• [Exercise prompt]:
Print all of the data exactly as written.

Part of a data file
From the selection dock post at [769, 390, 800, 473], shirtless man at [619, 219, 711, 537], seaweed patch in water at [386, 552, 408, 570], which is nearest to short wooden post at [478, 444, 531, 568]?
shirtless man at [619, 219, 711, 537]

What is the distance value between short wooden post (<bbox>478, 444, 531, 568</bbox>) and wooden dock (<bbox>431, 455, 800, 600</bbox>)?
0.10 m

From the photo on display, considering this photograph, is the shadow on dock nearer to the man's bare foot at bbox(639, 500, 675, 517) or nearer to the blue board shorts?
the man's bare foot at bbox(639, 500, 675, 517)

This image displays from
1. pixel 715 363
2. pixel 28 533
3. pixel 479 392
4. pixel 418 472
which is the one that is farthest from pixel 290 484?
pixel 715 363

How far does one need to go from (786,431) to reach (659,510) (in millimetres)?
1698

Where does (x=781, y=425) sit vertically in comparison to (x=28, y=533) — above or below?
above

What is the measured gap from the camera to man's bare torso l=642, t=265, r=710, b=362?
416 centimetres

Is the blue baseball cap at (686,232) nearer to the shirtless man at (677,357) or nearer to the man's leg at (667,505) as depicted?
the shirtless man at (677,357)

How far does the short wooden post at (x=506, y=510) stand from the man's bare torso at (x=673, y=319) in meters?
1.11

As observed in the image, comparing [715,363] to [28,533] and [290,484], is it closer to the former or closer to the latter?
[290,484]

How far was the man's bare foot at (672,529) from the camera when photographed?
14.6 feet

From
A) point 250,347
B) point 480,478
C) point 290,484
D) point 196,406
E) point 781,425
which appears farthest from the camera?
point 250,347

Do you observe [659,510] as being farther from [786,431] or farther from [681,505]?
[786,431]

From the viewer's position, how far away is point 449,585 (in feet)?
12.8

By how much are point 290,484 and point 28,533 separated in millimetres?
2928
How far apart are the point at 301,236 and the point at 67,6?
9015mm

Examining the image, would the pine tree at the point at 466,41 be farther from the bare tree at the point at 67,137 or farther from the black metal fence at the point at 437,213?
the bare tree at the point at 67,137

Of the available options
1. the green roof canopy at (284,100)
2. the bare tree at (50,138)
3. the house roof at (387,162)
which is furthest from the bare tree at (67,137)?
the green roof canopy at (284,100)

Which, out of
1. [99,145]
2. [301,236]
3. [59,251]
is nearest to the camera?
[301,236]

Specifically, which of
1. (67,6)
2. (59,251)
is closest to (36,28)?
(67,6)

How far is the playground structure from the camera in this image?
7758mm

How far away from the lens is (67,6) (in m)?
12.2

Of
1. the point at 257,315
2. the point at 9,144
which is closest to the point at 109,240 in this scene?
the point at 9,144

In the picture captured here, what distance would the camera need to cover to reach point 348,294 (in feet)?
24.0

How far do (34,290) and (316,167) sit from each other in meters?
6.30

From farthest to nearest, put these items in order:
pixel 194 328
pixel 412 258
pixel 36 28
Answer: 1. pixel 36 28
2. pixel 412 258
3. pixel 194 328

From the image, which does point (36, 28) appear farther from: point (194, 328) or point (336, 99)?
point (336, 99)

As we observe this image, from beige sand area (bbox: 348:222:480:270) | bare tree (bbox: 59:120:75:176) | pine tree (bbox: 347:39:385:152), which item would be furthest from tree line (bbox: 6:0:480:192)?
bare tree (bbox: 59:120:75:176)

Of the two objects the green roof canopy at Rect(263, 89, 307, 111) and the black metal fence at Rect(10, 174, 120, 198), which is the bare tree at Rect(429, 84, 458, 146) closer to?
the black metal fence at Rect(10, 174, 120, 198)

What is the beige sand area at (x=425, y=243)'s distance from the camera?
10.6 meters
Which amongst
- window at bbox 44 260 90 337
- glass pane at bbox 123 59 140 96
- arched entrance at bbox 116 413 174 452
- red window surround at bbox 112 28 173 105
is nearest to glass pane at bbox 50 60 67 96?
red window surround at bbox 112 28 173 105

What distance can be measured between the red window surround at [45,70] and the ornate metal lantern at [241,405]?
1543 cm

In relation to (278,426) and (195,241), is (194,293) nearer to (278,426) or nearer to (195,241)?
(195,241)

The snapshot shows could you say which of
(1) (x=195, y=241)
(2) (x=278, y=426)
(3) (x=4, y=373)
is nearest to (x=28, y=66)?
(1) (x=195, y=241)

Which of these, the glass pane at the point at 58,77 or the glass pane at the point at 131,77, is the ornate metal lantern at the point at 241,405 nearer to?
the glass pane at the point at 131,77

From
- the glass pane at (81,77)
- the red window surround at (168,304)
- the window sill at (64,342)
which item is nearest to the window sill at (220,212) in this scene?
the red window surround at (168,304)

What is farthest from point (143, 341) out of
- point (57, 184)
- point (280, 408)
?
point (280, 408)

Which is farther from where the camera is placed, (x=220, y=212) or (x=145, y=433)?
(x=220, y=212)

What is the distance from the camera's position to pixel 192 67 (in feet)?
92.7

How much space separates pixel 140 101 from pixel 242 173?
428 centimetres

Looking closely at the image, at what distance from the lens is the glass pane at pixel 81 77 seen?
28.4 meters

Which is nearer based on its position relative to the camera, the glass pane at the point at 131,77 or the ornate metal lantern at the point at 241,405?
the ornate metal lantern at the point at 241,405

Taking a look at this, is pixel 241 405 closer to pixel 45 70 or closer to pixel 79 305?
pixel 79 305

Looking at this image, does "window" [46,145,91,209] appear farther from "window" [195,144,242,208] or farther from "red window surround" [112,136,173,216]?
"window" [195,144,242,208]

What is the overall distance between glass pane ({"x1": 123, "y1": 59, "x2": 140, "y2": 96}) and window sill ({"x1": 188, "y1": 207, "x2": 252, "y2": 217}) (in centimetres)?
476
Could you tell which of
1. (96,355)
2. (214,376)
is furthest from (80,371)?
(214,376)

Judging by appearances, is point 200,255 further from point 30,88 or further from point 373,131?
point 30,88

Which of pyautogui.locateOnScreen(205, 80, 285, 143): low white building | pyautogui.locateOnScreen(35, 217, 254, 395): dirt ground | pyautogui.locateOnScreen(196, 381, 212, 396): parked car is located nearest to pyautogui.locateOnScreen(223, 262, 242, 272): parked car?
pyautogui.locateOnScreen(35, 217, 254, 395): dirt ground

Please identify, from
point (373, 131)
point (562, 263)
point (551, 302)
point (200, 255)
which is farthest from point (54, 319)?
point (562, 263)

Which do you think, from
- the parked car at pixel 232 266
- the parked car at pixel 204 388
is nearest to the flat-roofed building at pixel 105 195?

• [Written answer]:
From the selection dock post at [769, 390, 800, 473], shirtless man at [619, 219, 711, 537], seaweed patch in water at [386, 552, 408, 570], which is nearest to short wooden post at [478, 444, 531, 568]?
shirtless man at [619, 219, 711, 537]

What is the distance value between short wooden post (<bbox>478, 444, 531, 568</bbox>) and wooden dock (<bbox>431, 455, 800, 600</bbox>)?
0.10 m

From the photo on display, considering this photograph, is the shadow on dock nearer to the man's bare foot at bbox(639, 500, 675, 517) or nearer to the blue board shorts?
the man's bare foot at bbox(639, 500, 675, 517)

This image displays from
1. pixel 715 363
2. pixel 28 533
3. pixel 479 392
4. pixel 418 472
which is the one that is farthest from pixel 290 484?
pixel 715 363

How far does one need to go from (786,431) to reach (659,510) (in millimetres)?
1698

Where does (x=781, y=425) sit vertically in comparison to (x=28, y=533) — above or below?
above

What is the measured gap from the camera to man's bare torso l=642, t=265, r=710, b=362?
416 centimetres

Is the blue baseball cap at (686,232) nearer to the shirtless man at (677,357) or nearer to the man's leg at (667,505) as depicted?
the shirtless man at (677,357)

How far does the short wooden post at (x=506, y=510) stand from the man's bare torso at (x=673, y=319) in meters?
1.11

As observed in the image, comparing [715,363] to [28,533] and [290,484], is it closer to the former or closer to the latter?
[290,484]

How far was the man's bare foot at (672,529) from the camera when photographed?
14.6 feet

From
A) point 250,347
B) point 480,478
C) point 290,484
D) point 196,406
E) point 781,425
which appears farthest from the camera?
point 250,347

Do you observe [659,510] as being farther from [786,431] or farther from [681,505]?
[786,431]

From the viewer's position, how far away is point 449,585 (in feet)?
12.8

By how much are point 290,484 and point 28,533 separated in millimetres?
2928
How far apart are the point at 301,236 and the point at 67,6?
9015mm

Examining the image, would the pine tree at the point at 466,41 be farther from the bare tree at the point at 67,137 or farther from the black metal fence at the point at 437,213?
the bare tree at the point at 67,137

Of the available options
1. the green roof canopy at (284,100)
2. the bare tree at (50,138)
3. the house roof at (387,162)
which is furthest from the bare tree at (67,137)?
the green roof canopy at (284,100)

Which, out of
1. [99,145]
2. [301,236]
3. [59,251]
is nearest to the camera?
[301,236]

Specifically, which of
1. (67,6)
2. (59,251)
is closest to (36,28)?
(67,6)

How far is the playground structure from the camera in this image?
7758mm

How far away from the lens is (67,6) (in m)?
12.2

Of
1. the point at 257,315
2. the point at 9,144
which is closest to the point at 109,240 in this scene?
the point at 9,144

In the picture captured here, what distance would the camera need to cover to reach point 348,294 (in feet)?
24.0

How far do (34,290) and (316,167) sit from each other in meters?
6.30

From farthest to nearest, put these items in order:
pixel 194 328
pixel 412 258
pixel 36 28
Answer: 1. pixel 36 28
2. pixel 412 258
3. pixel 194 328

From the image, which does point (36, 28) appear farther from: point (194, 328) or point (336, 99)?
point (336, 99)

As we observe this image, from beige sand area (bbox: 348:222:480:270) | bare tree (bbox: 59:120:75:176) | pine tree (bbox: 347:39:385:152), which item would be furthest from tree line (bbox: 6:0:480:192)?
bare tree (bbox: 59:120:75:176)

Of the two objects the green roof canopy at Rect(263, 89, 307, 111) and the black metal fence at Rect(10, 174, 120, 198), which is the bare tree at Rect(429, 84, 458, 146) closer to?
the black metal fence at Rect(10, 174, 120, 198)

What is the beige sand area at (x=425, y=243)'s distance from the camera?
10.6 meters
Which amongst
- window at bbox 44 260 90 337
- glass pane at bbox 123 59 140 96
- arched entrance at bbox 116 413 174 452
- red window surround at bbox 112 28 173 105
is nearest to glass pane at bbox 50 60 67 96?
red window surround at bbox 112 28 173 105

What distance can be measured between the red window surround at [45,70] and the ornate metal lantern at [241,405]?
1543 cm

In relation to (278,426) and (195,241), is (194,293) nearer to (278,426) or nearer to (195,241)?
(195,241)

The snapshot shows could you say which of
(1) (x=195, y=241)
(2) (x=278, y=426)
(3) (x=4, y=373)
is nearest to (x=28, y=66)?
(1) (x=195, y=241)

Which of these, the glass pane at the point at 58,77 or the glass pane at the point at 131,77, is the ornate metal lantern at the point at 241,405 nearer to?
the glass pane at the point at 131,77

From
- the glass pane at (81,77)
- the red window surround at (168,304)
- the window sill at (64,342)
which item is nearest to the window sill at (220,212) in this scene?
the red window surround at (168,304)

What is farthest from point (143, 341) out of
- point (57, 184)
- point (280, 408)
?
point (280, 408)

Which is farther from where the camera is placed, (x=220, y=212) or (x=145, y=433)?
(x=220, y=212)

What is the distance from the camera's position to pixel 192 67 (in feet)?
92.7

How much space separates pixel 140 101 from pixel 242 173?
428 centimetres

Looking closely at the image, at what distance from the lens is the glass pane at pixel 81 77 seen?
28.4 meters

Which is nearer based on its position relative to the camera, the glass pane at the point at 131,77 or the ornate metal lantern at the point at 241,405?
the ornate metal lantern at the point at 241,405

Taking a look at this, is pixel 241 405 closer to pixel 45 70 or closer to pixel 79 305?
pixel 79 305

Looking at this image, does "window" [46,145,91,209] appear farther from "window" [195,144,242,208] or farther from "red window surround" [112,136,173,216]?
"window" [195,144,242,208]

What is the overall distance between glass pane ({"x1": 123, "y1": 59, "x2": 140, "y2": 96}) and window sill ({"x1": 188, "y1": 207, "x2": 252, "y2": 217}) (in centimetres)?
476
Could you tell which of
1. (96,355)
2. (214,376)
is furthest from (80,371)?
(214,376)

Judging by appearances, is point 200,255 further from point 30,88 or further from point 373,131?
point 30,88

Which of pyautogui.locateOnScreen(205, 80, 285, 143): low white building | pyautogui.locateOnScreen(35, 217, 254, 395): dirt ground | pyautogui.locateOnScreen(196, 381, 212, 396): parked car is located nearest to pyautogui.locateOnScreen(223, 262, 242, 272): parked car?
pyautogui.locateOnScreen(35, 217, 254, 395): dirt ground

Please identify, from
point (373, 131)
point (562, 263)
point (551, 302)
point (200, 255)
which is farthest from point (54, 319)?
point (562, 263)

Which do you think, from
- the parked car at pixel 232 266
- the parked car at pixel 204 388
is nearest to the flat-roofed building at pixel 105 195?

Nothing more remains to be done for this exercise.